In 2010, Maine issued 48,825 permits. In 2009, 43,385 permits were issued.

“This year we’ve reduced our amount of any-deer permits pretty severely in order to ensure we’re meeting our population objectives,” he said. “When you manage a species, you need to have a plan in place and you need to do things consistently over time.

“We have a management system for deer, and a methodology for allocating those permits that we do every year based on new data that comes in.”

The data, Kantar said, comes from aerial surveys of deer, harvest numbers from previous hunts and the severity of previous winters.

“If you’re (below) your population objective, you want to build the deer numbers in that district. Therefore, you’re going to reduce the number of any-deer permits,” he said.

The major factor for the decline in population can be traced to the winters of 2008 and 2009, Kantar said.

“Those two consecutive winters were two of the worst winters we’ve had in 60 years,” he said. “It put quite a damper on the deer population.”

The severity of winter is based on two factors. “Snow depth, and how long that snow stays on the ground,” Kantar said. “When it snows — and, for deer it doesn’t need to be a lot — it starts to put an energy squeeze on them. So, if you’re talking 12 to 14 inches of snow, it starts to really tax deer.
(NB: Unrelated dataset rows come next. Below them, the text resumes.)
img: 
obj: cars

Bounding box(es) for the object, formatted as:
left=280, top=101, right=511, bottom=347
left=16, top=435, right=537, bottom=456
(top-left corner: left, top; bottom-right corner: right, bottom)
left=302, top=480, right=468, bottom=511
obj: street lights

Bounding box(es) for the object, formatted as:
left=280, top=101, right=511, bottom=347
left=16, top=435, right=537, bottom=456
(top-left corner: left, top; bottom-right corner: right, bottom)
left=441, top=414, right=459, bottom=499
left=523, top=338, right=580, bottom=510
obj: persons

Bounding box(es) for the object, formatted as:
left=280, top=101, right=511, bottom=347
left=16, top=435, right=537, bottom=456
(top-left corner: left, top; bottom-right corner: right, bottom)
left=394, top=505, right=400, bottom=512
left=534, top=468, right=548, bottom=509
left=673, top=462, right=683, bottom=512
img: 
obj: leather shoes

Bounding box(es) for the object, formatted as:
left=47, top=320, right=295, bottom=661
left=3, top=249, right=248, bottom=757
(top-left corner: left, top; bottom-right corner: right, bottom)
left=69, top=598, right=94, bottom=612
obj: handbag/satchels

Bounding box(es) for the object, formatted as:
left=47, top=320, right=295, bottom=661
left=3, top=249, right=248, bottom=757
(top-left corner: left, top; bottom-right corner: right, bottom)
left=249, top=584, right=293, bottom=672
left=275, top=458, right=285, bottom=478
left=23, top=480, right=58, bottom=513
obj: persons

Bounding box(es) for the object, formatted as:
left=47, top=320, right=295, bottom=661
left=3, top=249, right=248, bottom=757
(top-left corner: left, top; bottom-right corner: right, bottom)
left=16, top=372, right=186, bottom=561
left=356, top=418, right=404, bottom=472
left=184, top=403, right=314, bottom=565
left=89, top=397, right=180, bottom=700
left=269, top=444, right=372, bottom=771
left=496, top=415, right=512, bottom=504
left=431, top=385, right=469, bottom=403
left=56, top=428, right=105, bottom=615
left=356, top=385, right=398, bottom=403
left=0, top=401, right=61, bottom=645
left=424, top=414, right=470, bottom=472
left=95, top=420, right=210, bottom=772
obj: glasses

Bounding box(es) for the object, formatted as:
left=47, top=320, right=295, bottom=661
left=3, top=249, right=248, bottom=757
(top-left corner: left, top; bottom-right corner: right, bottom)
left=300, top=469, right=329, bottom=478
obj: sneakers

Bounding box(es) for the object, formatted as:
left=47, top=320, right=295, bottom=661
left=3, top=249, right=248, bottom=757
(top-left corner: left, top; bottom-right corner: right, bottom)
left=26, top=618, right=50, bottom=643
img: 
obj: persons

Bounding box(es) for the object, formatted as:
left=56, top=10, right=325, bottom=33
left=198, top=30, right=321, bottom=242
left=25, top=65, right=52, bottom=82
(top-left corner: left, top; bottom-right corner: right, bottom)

“If that lasts more than three months, you’re going to start losing your fawn crop. And your fawn crop is going to be your yearlings in the harvest for next year, and that makes up about 50 percent of the buck harvest.”

Kantar had one word to describe the projected harvest for 2011.

“Low,” he said. “When you add everything up, we think we’re going to fall below 17,00 deer statewide this year.”

In 2010, the statewide harvest was 20,063. In 2009, the harvest was 18,092. A low harvest for 2011 would show the permitting system is working, Kantar said.

“This harvest is going to look low to a lot of people, but it’s being done by design,” he said. “We need to make sure we have a lot of adult does that can continue to produce young.”